I've just returned from a four-day trip to the Bay Area, where Market Street has never looked so lively. The city is bustling with tech money, and especially the young people from other countries, especially India and China, that are flocking here to work for rapidly growing software companies like Twitter and Salesforce, the latter soon to occupy the city's tallest building.
Imagine my surprise, then, when I went down the escalator to the Powell Street BART station, not far from both the Moscone Center and Union Square, to find trash blowing around the hallways and the white walls grimy with dirt. Earlier that morning I'd boarded the train at the Ashby station in South Berkeley, where there was also trash blowing around. The common element in both places? Homeless people, living outside or in the walkways of the stations.

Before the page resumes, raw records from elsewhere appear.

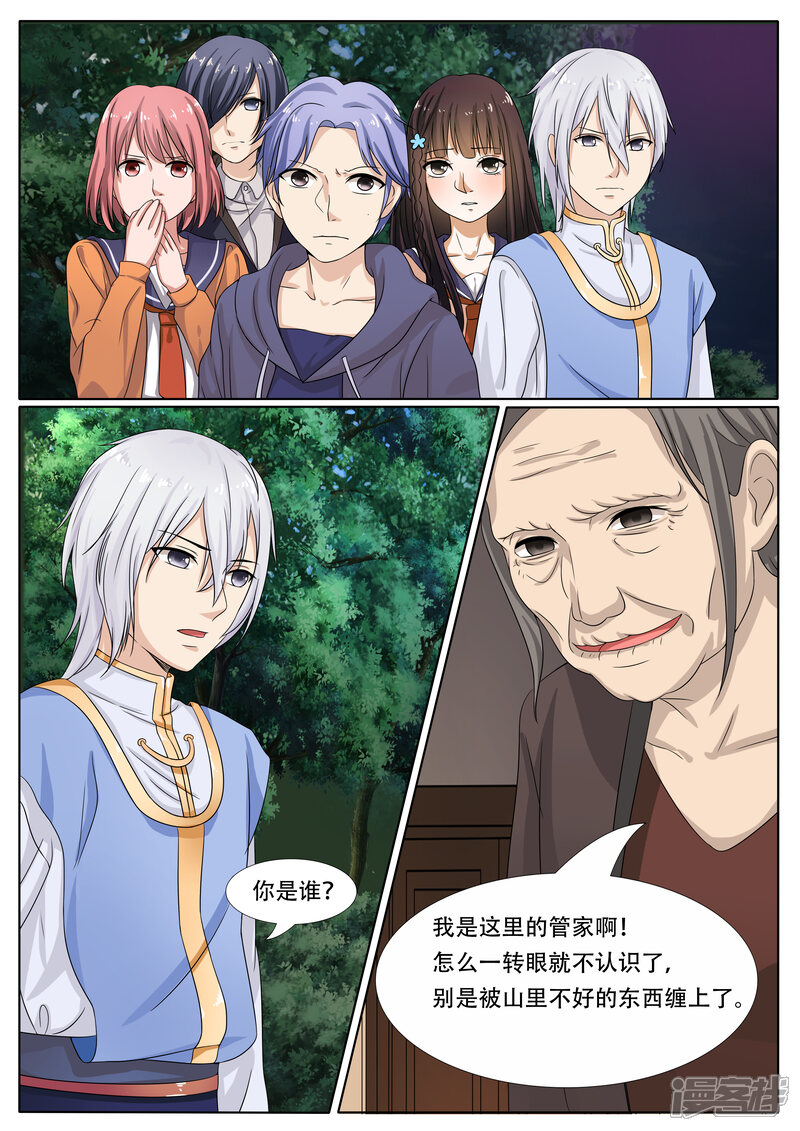 第17话-百夜灵异录-歪歪狐动漫&zaza（第7张）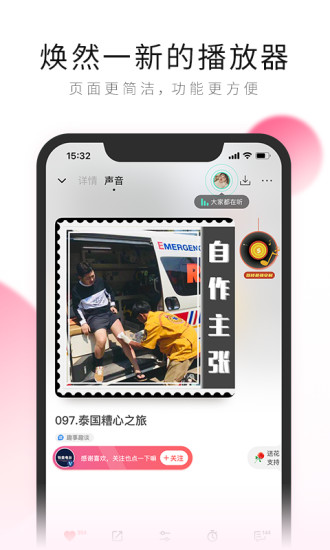 秋葵app下载免费下载丝瓜ios2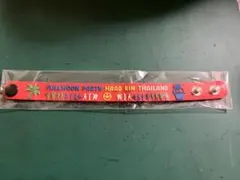 Item thumbnail for item c46cbe89-73e5-444b-a524-b62942133134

Being a Westerner, having grown up and gone to college in this region, it shocks me to find the kind of grime and unkempt qualities that we used to ascribe only to places like New York, Boston and Philadelphia, "worn out" places that could not maintain themselves. This is supposed to be the West, where everything is bright and new, where we keep things up. But the BART system is now almost 45 years old, and they've let it slip. More importantly, all that economic growth in the Bay Area has created a real "equity" problem, of not everyone sharing in the wealth, and the direct result is that a whole lot of people cannot afford the rent. That was the real explanation for the dirt I saw in the BART system, that a fair number of people in our society have nowhere to go. Yes, we need to create more affordable housing, but also yes, we need to raise incomes for people, by creating meaningful and value-added work.